(Brief): Can you rewrite the rows below as a Markdown table with the columns No and Text, numbering each row, skipping any blank ones, and leaving out the pictures?

(Excerpted data):
——

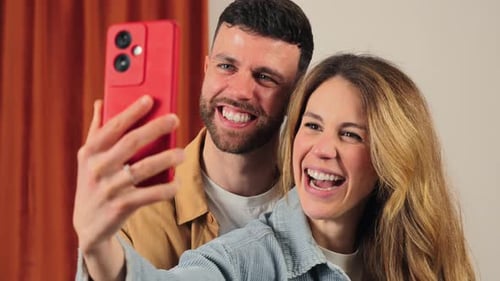 Cheerful Couple Posing for Selfie With Red Smartphone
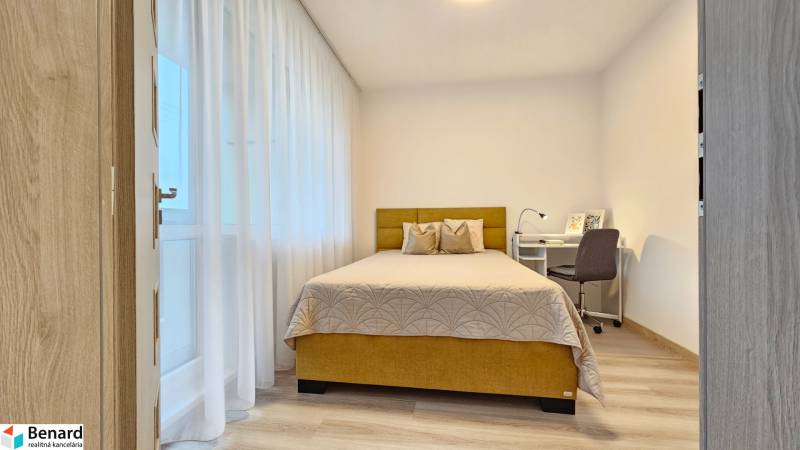 Schlafzimmer in einer Einzimmerwohnung mit Bett, Schreibtisch und Holzboden.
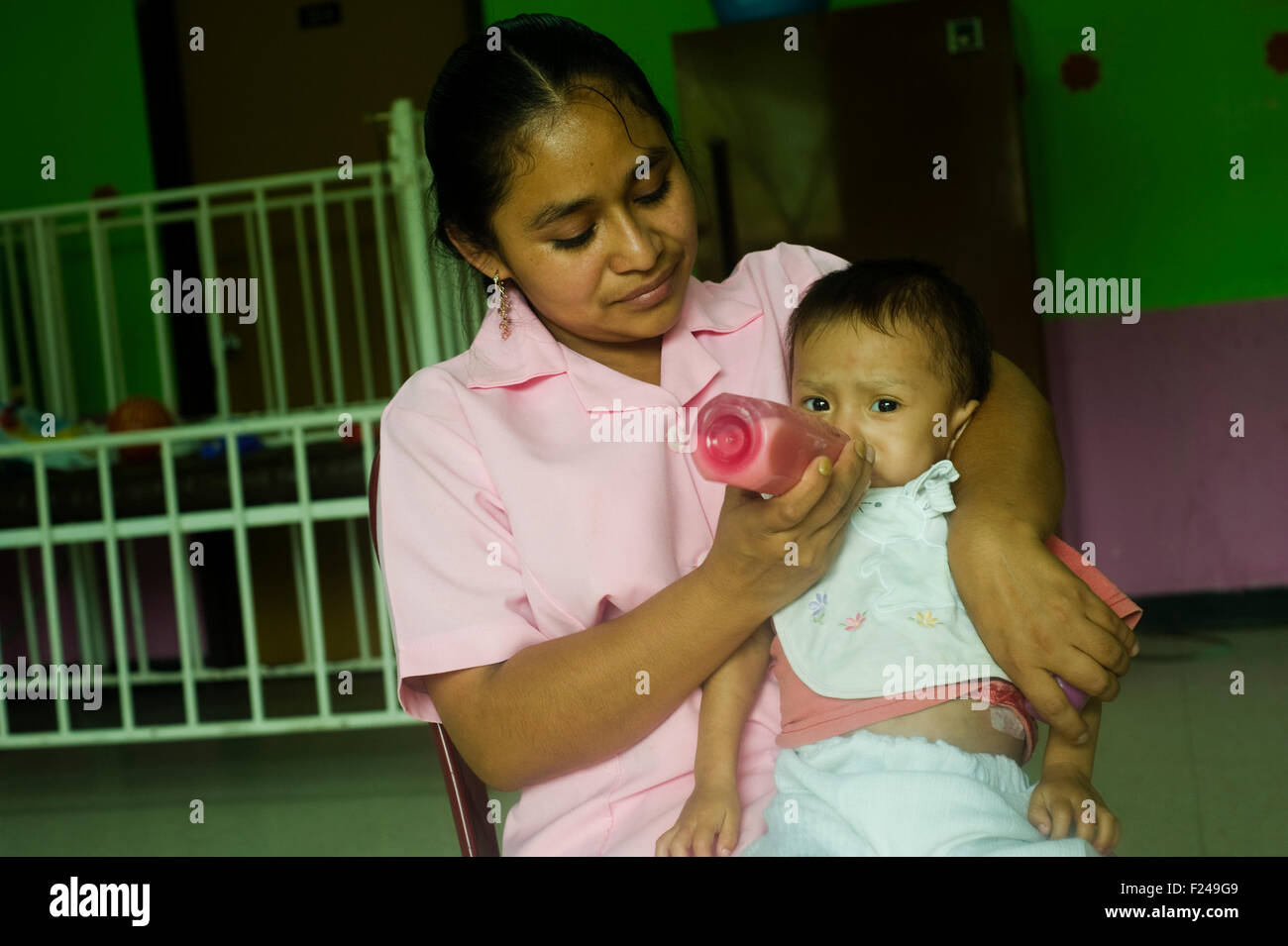 Guatemala, San Cristobal, nurse preparing F100 formula of complementary food for baby (Floricelda Isabel Lem 29, Andrea Dolores Coc 1 year 7 months) Stock Photo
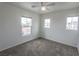Bedroom with neutral carpet and three windows for natural light at 1135 Paradise Mountain Trl, Henderson, NV 89002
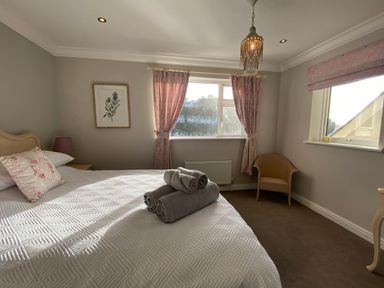 A bedroom with a bed and window at Harbour Lodge in Looe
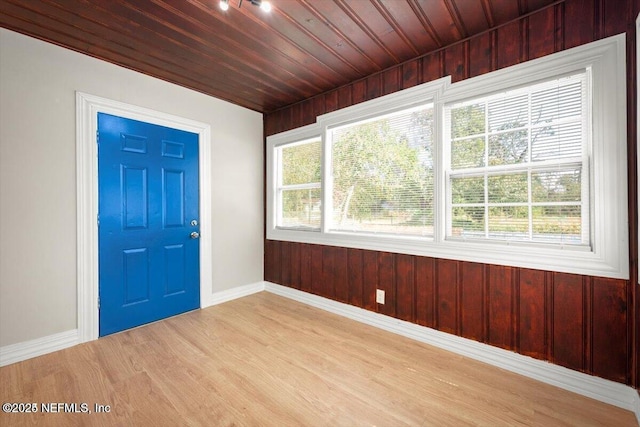 foyer entrance featuring a healthy amount of sunlight, wooden ceiling, wooden walls, and light hardwood / wood-style flooring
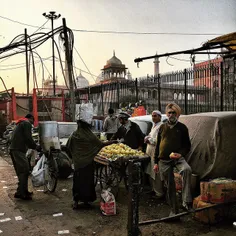 A roadside fruit vendor is surrounded by the customers in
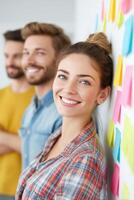 Startup coworkers smiling and looking satisfied during a brainstorming session photo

——

(Written answer):
| No | Text |
|---|---|
| 1 |  Cheerful Couple Posing for Selfie With Red Smartphone |
| 2 |  Schlafzimmer in einer Einzimmerwohnung mit Bett, Schreibtisch und Holzboden. |
| 3 |  Guatemala, San Cristobal, nurse preparing F100 formula of complementary food for baby (Floricelda Isabel Lem 29, Andrea Dolores Coc 1 year 7 months) Stock Photo |
| 4 | Bedroom with neutral carpet and three windows for natural light at 1135 Paradise Mountain Trl, Henderson, NV 89002 |
| 5 |  A bedroom with a bed and window at Harbour Lodge in Looe |
| 6 |  foyer entrance featuring a healthy amount of sunlight, wooden ceiling, wooden walls, and light hardwood / wood-style flooring |
| 7 |  A roadside fruit vendor is surrounded by the customers in |
| 8 |  Startup coworkers smiling and looking satisfied during a brainstorming session photo |